A. Référence de la décision
- Cour de cassation,
- Ordonnance du 09 Novembre 1987
- Numéro d’inscription au répertoire général : 86-11.989
B. Parties
- Appelante : Société les Etablissements Laurent (société Laurent)
- Intimée : Société SNTC Tramar (société Tramar)
C. Contexte et objet de la décision
- Litige relatif à une action en paiement engagée par la société Tramar contre la société Laurent.
- La société Tramar réclame le remboursement de sommes payées pour le compte de la société Laurent, suite à l’insolvabilité de la société Amoros, commissionnaire de transport.
D. Moyens des parties
- Critique de la validité de l’action directe de la société Tramar : selon la société Laurent, celle-ci était imparfaite et ne pouvait être opposée après paiement.
- Contestation de la présumée autorisation tacite de substitution de mandat : la société Laurent soutient qu’il n’y avait pas de consentement clair.
- Argumentation selon laquelle la société Tramar ne pouvait pas opposer les paiements effectués par la société Laurent à la société Amoros, si elle n’avait pas été habilitée à percevoir ces paiements.

▶ _Données fournies_

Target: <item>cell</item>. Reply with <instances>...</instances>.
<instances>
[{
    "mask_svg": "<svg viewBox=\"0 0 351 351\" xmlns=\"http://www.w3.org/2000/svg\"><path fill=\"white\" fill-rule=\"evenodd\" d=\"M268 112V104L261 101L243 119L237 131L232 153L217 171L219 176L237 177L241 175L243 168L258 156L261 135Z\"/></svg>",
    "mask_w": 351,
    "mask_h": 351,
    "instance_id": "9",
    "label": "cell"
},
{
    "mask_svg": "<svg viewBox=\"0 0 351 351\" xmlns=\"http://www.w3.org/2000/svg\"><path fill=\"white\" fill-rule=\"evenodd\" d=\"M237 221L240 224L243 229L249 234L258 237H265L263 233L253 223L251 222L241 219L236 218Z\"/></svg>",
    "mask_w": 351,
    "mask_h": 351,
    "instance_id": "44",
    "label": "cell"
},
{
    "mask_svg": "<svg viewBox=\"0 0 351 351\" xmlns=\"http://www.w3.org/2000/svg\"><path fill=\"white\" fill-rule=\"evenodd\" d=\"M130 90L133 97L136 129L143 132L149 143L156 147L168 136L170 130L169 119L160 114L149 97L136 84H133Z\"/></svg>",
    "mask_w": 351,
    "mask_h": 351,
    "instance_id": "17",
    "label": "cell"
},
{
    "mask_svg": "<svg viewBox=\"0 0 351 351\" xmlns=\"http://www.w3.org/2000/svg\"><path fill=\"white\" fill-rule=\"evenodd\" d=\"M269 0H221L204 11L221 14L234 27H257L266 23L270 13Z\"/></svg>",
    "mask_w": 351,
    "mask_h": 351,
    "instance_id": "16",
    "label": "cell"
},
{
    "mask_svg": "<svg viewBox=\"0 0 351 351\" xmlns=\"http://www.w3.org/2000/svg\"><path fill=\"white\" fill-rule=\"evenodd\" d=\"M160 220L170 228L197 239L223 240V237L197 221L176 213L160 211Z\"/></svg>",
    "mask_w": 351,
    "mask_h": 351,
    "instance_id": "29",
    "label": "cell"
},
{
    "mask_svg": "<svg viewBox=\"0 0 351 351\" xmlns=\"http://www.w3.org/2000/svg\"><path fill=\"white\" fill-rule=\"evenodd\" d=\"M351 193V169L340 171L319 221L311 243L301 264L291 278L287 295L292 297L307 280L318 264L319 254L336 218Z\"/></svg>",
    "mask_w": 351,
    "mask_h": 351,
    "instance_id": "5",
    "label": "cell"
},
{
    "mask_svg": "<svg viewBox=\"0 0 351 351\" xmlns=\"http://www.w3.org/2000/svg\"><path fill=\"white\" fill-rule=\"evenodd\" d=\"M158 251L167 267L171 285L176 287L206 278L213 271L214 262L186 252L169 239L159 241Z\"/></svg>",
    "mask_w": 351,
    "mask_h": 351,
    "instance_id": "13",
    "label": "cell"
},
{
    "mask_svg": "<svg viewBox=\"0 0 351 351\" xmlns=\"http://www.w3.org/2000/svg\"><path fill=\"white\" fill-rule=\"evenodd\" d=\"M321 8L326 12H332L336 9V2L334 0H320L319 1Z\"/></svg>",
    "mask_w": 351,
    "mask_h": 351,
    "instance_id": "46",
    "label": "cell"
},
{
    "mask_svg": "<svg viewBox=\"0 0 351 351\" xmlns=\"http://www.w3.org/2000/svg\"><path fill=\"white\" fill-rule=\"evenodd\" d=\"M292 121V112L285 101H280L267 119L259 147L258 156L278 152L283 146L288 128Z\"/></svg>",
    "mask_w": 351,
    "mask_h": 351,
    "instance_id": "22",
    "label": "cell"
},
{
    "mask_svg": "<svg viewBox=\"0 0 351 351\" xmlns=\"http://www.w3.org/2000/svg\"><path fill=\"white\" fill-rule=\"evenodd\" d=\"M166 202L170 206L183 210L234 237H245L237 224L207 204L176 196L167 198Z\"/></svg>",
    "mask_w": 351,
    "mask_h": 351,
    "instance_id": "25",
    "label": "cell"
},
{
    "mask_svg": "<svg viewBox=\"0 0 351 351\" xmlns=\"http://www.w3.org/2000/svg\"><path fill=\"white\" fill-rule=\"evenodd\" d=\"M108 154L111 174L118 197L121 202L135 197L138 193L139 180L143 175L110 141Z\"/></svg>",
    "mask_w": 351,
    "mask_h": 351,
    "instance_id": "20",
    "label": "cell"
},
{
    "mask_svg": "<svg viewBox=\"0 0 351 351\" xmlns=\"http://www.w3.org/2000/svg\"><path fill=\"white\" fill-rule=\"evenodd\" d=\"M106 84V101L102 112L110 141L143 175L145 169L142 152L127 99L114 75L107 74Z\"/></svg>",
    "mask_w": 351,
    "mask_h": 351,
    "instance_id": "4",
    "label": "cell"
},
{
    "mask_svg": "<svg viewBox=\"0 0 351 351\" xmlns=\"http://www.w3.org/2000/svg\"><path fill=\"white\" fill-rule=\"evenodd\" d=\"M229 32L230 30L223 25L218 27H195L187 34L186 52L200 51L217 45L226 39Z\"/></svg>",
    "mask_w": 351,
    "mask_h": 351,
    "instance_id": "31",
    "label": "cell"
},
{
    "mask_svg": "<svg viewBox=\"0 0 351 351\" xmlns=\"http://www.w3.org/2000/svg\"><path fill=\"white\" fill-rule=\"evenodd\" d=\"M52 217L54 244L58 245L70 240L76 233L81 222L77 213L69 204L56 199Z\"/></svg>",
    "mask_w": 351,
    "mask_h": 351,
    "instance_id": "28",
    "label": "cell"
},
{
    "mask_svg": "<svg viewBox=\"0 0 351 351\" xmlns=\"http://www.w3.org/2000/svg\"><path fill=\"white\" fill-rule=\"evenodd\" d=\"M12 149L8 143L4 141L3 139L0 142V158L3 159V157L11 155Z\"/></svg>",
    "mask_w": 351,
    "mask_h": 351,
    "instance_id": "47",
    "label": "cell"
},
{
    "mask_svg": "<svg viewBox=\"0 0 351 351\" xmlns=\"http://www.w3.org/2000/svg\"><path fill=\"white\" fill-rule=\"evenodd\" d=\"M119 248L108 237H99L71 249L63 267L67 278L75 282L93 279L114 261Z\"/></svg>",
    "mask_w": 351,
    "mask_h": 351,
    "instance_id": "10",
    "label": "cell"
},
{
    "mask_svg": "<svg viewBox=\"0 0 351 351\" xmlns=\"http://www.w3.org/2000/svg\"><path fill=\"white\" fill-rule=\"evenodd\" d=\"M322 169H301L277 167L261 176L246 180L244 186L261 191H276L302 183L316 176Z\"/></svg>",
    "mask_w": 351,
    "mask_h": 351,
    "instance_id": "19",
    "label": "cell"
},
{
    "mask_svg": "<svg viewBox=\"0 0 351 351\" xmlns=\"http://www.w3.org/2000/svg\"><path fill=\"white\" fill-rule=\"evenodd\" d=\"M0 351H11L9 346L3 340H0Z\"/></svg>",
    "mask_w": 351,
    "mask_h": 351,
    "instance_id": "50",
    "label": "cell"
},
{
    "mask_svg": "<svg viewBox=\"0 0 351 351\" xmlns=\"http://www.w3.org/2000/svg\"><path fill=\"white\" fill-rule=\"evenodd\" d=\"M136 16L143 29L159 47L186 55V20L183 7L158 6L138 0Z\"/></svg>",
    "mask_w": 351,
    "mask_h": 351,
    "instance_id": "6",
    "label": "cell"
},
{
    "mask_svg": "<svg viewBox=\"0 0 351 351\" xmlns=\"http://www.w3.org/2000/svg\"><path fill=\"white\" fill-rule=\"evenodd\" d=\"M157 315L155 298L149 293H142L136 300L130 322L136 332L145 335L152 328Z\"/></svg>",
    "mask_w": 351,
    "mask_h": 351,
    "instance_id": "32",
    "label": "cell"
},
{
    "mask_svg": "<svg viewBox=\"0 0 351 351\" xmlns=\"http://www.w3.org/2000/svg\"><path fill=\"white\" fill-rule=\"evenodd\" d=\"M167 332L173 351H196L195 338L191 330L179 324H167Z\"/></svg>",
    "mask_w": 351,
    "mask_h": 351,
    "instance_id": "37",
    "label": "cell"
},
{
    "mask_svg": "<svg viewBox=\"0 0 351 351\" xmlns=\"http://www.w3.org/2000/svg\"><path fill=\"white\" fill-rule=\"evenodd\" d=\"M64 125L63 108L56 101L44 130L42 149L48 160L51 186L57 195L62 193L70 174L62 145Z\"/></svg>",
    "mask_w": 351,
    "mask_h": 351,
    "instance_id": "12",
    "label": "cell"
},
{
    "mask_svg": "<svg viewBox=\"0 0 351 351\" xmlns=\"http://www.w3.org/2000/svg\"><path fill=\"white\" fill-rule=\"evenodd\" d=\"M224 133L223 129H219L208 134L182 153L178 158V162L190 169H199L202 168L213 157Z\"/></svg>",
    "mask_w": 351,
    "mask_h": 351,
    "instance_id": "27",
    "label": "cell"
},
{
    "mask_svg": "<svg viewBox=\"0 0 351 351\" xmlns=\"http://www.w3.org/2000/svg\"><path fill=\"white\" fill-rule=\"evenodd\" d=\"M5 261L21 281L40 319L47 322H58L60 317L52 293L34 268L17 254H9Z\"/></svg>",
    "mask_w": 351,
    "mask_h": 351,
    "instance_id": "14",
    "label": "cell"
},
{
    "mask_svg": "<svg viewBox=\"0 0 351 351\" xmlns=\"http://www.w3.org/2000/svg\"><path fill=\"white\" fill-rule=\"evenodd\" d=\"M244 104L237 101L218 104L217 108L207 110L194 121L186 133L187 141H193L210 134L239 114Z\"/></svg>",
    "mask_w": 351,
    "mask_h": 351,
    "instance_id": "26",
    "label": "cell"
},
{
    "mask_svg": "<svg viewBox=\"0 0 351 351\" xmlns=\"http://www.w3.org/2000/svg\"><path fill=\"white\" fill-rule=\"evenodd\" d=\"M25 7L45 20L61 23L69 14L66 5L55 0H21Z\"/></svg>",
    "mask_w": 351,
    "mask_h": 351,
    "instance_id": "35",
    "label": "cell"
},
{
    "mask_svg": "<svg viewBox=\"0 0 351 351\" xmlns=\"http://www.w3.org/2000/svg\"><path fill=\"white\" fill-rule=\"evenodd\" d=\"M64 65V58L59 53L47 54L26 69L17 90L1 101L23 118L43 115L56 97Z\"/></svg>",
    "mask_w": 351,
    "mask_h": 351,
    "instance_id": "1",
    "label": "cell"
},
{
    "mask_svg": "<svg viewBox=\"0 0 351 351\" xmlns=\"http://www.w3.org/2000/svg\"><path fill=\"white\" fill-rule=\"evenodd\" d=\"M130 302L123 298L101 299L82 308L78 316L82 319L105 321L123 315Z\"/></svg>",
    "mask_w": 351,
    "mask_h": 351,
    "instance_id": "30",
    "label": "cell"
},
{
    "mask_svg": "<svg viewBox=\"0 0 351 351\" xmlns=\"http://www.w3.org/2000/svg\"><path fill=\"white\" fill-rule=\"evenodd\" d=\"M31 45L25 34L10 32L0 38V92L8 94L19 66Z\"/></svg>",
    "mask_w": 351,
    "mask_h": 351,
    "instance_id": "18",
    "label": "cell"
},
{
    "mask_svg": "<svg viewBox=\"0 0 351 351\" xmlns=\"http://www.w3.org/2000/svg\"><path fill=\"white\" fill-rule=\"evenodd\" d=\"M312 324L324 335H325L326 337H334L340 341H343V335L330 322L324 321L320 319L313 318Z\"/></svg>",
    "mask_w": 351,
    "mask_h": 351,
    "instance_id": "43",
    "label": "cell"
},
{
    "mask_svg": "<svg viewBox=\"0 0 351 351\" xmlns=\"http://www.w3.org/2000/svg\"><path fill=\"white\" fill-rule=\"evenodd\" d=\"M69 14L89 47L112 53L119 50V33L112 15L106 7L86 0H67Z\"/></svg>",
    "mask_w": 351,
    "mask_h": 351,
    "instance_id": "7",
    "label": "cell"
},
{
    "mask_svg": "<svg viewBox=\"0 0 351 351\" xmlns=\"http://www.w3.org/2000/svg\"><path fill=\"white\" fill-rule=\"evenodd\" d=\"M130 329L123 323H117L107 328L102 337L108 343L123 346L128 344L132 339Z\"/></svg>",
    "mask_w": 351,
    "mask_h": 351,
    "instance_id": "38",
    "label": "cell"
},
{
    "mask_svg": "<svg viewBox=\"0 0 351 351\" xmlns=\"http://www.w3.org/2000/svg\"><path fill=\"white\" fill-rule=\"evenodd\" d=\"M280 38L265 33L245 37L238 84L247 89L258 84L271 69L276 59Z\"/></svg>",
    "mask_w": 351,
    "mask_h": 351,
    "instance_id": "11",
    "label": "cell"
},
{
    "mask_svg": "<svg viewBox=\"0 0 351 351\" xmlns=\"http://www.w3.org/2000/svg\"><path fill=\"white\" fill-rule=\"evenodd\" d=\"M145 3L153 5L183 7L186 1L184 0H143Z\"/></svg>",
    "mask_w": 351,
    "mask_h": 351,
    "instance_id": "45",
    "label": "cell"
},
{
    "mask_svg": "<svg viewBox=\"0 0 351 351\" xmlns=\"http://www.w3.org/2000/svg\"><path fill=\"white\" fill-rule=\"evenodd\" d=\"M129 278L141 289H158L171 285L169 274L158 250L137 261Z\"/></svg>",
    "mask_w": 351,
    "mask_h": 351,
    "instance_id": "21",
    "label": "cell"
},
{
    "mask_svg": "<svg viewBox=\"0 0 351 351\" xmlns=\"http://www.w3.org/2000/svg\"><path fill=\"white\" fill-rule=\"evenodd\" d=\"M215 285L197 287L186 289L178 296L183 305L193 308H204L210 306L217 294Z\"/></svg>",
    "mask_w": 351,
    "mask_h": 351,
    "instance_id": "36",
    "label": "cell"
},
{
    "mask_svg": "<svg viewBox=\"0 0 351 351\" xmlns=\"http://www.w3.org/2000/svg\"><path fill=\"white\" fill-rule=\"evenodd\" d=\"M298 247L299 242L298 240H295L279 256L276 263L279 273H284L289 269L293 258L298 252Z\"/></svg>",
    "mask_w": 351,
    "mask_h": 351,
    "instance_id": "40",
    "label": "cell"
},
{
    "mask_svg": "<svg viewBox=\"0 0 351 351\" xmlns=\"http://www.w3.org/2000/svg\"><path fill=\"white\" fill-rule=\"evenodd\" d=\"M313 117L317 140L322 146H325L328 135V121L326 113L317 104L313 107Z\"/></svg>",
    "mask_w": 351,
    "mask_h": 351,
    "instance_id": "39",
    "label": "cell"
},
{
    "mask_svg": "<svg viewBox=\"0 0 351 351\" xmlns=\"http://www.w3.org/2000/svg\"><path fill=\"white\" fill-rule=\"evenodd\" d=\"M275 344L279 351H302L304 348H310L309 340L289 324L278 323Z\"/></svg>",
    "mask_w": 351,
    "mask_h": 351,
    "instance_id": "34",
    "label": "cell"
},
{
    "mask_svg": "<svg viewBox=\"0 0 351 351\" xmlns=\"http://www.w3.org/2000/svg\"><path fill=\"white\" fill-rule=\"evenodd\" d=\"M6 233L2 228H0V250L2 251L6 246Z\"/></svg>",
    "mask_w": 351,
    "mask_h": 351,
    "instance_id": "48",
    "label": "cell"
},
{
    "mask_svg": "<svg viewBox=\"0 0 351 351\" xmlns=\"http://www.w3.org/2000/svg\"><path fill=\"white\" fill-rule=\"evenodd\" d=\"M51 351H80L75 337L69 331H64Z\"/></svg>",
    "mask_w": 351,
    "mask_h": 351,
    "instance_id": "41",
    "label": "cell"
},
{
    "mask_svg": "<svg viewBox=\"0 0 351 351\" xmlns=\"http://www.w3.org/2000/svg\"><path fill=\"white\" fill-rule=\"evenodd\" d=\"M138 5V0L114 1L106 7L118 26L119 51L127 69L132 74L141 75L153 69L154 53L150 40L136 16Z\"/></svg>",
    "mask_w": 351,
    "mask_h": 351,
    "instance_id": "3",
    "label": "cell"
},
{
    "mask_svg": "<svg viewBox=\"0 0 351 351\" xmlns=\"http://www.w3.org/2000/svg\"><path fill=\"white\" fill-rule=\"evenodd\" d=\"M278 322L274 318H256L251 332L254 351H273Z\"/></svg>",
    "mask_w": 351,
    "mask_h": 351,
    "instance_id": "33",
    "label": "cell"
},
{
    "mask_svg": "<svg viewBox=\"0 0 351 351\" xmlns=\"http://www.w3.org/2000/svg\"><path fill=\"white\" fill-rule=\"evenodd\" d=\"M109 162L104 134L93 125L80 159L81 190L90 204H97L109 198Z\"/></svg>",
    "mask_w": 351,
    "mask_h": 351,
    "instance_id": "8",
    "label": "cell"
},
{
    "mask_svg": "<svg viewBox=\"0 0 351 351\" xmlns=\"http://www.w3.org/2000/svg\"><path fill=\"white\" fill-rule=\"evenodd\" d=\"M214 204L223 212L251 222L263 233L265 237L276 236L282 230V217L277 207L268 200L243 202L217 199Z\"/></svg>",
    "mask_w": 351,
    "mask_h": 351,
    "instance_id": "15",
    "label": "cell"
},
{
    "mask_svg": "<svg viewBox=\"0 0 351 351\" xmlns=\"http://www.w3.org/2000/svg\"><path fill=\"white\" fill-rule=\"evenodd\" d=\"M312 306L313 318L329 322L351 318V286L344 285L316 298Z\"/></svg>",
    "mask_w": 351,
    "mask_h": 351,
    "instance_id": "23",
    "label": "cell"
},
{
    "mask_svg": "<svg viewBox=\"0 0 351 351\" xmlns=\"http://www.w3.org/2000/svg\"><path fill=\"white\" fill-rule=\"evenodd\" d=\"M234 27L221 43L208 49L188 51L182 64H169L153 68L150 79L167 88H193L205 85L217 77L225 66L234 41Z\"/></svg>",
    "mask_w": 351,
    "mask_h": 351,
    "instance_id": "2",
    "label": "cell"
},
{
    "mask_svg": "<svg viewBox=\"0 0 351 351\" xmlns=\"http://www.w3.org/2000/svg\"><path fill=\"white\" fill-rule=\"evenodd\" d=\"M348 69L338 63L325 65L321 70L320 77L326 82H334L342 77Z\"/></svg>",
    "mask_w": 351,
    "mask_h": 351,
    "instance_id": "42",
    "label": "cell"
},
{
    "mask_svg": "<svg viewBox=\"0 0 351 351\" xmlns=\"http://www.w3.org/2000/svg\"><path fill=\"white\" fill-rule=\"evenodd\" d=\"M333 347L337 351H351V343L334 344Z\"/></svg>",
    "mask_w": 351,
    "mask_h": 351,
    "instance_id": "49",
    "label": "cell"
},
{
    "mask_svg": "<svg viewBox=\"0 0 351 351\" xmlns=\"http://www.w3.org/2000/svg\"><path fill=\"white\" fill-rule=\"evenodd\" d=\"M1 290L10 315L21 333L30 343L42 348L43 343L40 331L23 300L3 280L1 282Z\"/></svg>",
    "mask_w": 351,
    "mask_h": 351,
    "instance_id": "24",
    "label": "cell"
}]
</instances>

▶ _Énoncé de la tâche_
Prolongez le résumé de l'ordonnance de la Cour de cassation après son dernier point, consacré aux paiements faits par la société Laurent à la société Amoros.

▶ _Résultat de l'exercice_
E. Réponse de la Cour
- Rejet de l’ensemble des moyens invoqués par la société Laurent : la Cour a confirmé que la société Tramar avait le droit d’agir en vertu de l’action directe, indépendamment des paiements effectués par la société Laurent.
- La substitution de mandat n’a pas besoin de l’accord explicite du mandant pour permettre à un mandataire substitué d’agir directement contre le mandant.
- La Cour a également constaté que la société Laurent avait donné mandat à la société Amoros, qui a ensuite chargé la société Tramar, établissant ainsi la légalité de la réclamation de la société Tramar.
F. Conclusion
- Rejet du pourvoi de la société Laurent.
- La cour déclare irrecevable la demande de la société Tramar au titre de l’article 700 du nouveau Code de procédure civile, pour avoir été présentée hors délai.